*SELECTED EXCERPT:*
Query Delta Join rewrite
Query Delta Join refers to a scenario in which the tables joined in a query are a superset of the tables joined in a materialized view. For instance, consider the following query that involves joins of three tables: lineorder
, customer
, and part
. If the materialized view join_mv1
contains only the join of lineorder
and customer
, CelerData can rewrite the query using join_mv1
.
Example:
SELECT lo_orderkey, lo_linenumber, lo_revenue, c_name, c_address, p_name
FROM
lineorder INNER JOIN customer ON lo_custkey = c_custkey
INNER JOIN part ON lo_partkey = p_partkey;
Its original query plan and the one after the rewrite are as follows:
View Delta Join rewrite
View Delta Join refers to a scenario in which the tables joined in a query are a subset of the tables joined in a materialized view. This feature is typically used in scenarios involving large wide tables. For example, in the context of the Star Schema Benchmark (SSB), you can create a materialized view that joins all tables to improve query performance. Through testing, it has been found that query performance for multi-table joins can achieve the same level of performance as querying the corresponding large wide table after transparently rewriting the queries through the materialized view.
To perform a View Delta Join rewrite, the materialized view must contain the 1:1 cardinality preservation join that does not exist in the query. Here are the nine types of joins that are considered cardinality preservation joins, and satisfying any one of them enables View Delta Join rewriting:
Take SSB tests as an example, create the following base tables:
CREATE TABLE customer (
c_custkey INT(11) NOT NULL,
c_name VARCHAR(26) NOT NULL,
c_address VARCHAR(41) NOT NULL,
c_city VARCHAR(11) NOT NULL,
c_nation VARCHAR(16) NOT NULL,
c_region VARCHAR(13) NOT NULL,
c_phone VARCHAR(16) NOT NULL,
c_mktsegment VARCHAR(11) NOT NULL
) ENGINE=OLAP
DUPLICATE KEY(c_custkey)
DISTRIBUTED BY HASH(c_custkey) BUCKETS 12
PROPERTIES (
"unique_constraints" = "c_custkey" -- Specify the unique constraints.
);
CREATE TABLE dates (
d_datekey DATE NOT NULL,
d_date VARCHAR(20) NOT NULL,
d_dayofweek VARCHAR(10) NOT NULL,
d_month VARCHAR(11) NOT NULL,
d_year INT(11) NOT NULL,
d_yearmonthnum INT(11) NOT NULL,
d_yearmonth VARCHAR(9) NOT NULL,
d_daynuminweek INT(11) NOT NULL,
d_daynuminmonth INT(11) NOT NULL,
d_daynuminyear INT(11) NOT NULL,
d_monthnuminyear INT(11) NOT NULL,
d_weeknuminyear INT(11) NOT NULL,
d_sellingseason VARCHAR(14) NOT NULL,
d_lastdayinweekfl INT(11) NOT NULL,
d_lastdayinmonthfl INT(11) NOT NULL,
d_holidayfl INT(11) NOT NULL,
d_weekdayfl INT(11) NOT NULL
) ENGINE=OLAP
DUPLICATE KEY(d_datekey)

*INFORMATION SHOWN:*
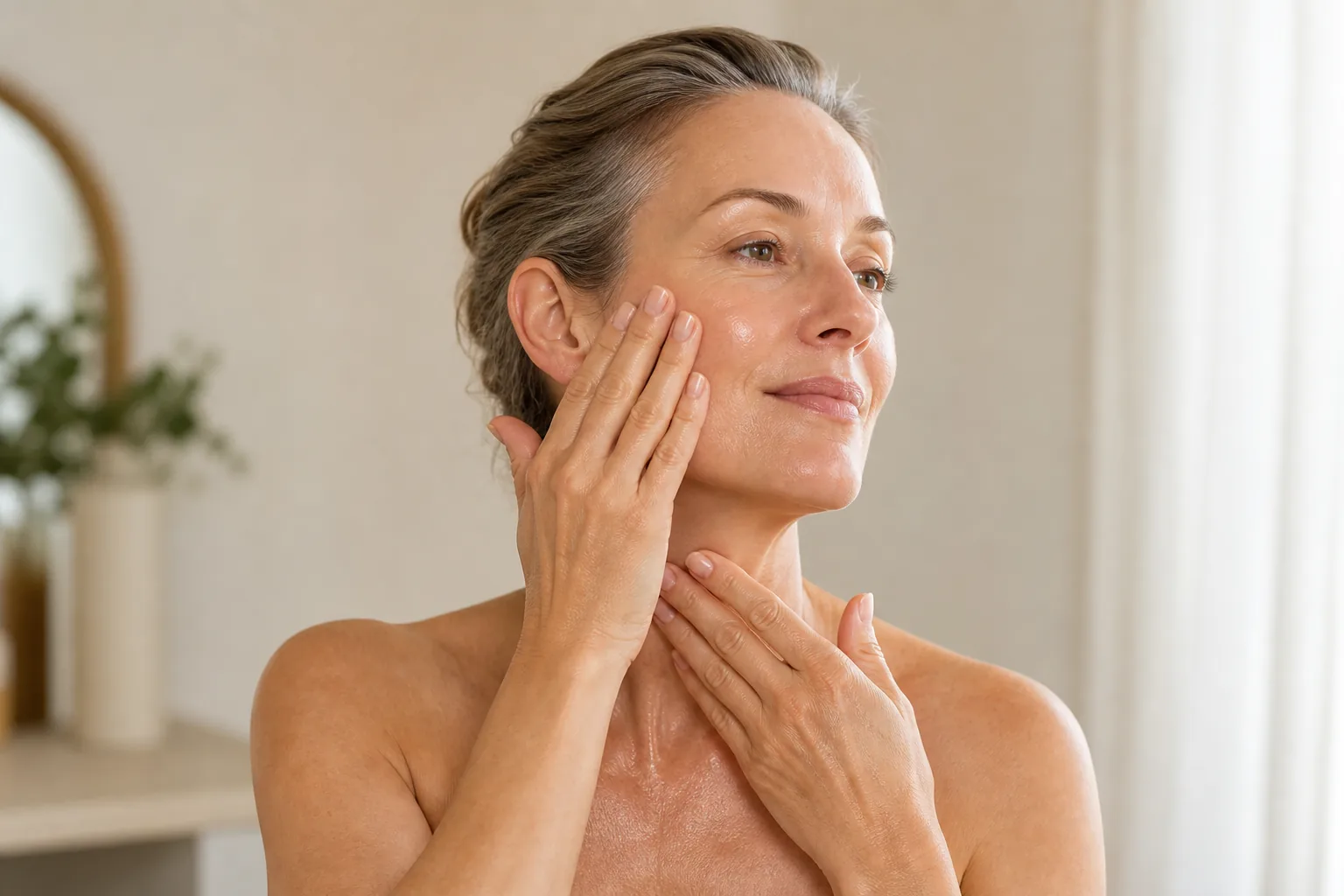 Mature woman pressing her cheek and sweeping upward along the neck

*WHAT IS NEEDED:* Pick up the Delta Join text where it stops and keep it going. The lines have nothing to do with the Delta Join text.

*EXERCISE ANSWER:*
DISTRIBUTED BY HASH(d_datekey) BUCKETS 1
PROPERTIES (
"unique_constraints" = "d_datekey" -- Specify the unique constraints.
);
CREATE TABLE supplier (
s_suppkey INT(11) NOT NULL,
s_name VARCHAR(26) NOT NULL,
s_address VARCHAR(26) NOT NULL,
s_city VARCHAR(11) NOT NULL,
s_nation VARCHAR(16) NOT NULL,
s_region VARCHAR(13) NOT NULL,
s_phone VARCHAR(16) NOT NULL
) ENGINE=OLAP
DUPLICATE KEY(s_suppkey)
DISTRIBUTED BY HASH(s_suppkey) BUCKETS 12
PROPERTIES (
"unique_constraints" = "s_suppkey" -- Specify the unique constraints.
);
CREATE TABLE part (
p_partkey INT(11) NOT NULL,
p_name VARCHAR(23) NOT NULL,
p_mfgr VARCHAR(7) NOT NULL,
p_category VARCHAR(8) NOT NULL,
p_brand VARCHAR(10) NOT NULL,
p_color VARCHAR(12) NOT NULL,
p_type VARCHAR(26) NOT NULL,
p_size TINYINT(11) NOT NULL,
p_container VARCHAR(11) NOT NULL
) ENGINE=OLAP
DUPLICATE KEY(p_partkey)
DISTRIBUTED BY HASH(p_partkey) BUCKETS 12
PROPERTIES (
"unique_constraints" = "p_partkey" -- Specify the unique constraints.
);
CREATE TABLE lineorder (
lo_orderdate DATE NOT NULL, -- Specify it as NOT NULL.
lo_orderkey INT(11) NOT NULL,
lo_linenumber TINYINT NOT NULL,
lo_custkey INT(11) NOT NULL, -- Specify it as NOT NULL.
lo_partkey INT(11) NOT NULL, -- Specify it as NOT NULL.
lo_suppkey INT(11) NOT NULL, -- Specify it as NOT NULL.
lo_orderpriority VARCHAR(100) NOT NULL,
lo_shippriority TINYINT NOT NULL,
lo_quantity TINYINT NOT NULL,
lo_extendedprice INT(11) NOT NULL,
lo_ordtotalprice INT(11) NOT NULL,
lo_discount TINYINT NOT NULL,
lo_revenue INT(11) NOT NULL,
lo_supplycost INT(11) NOT NULL,
lo_tax TINYINT NOT NULL,
lo_commitdate DATE NOT NULL,
lo_shipmode VARCHAR(100) NOT NULL
) ENGINE=OLAP
DUPLICATE KEY(lo_orderdate,lo_orderkey)
PARTITION BY RANGE(lo_orderdate)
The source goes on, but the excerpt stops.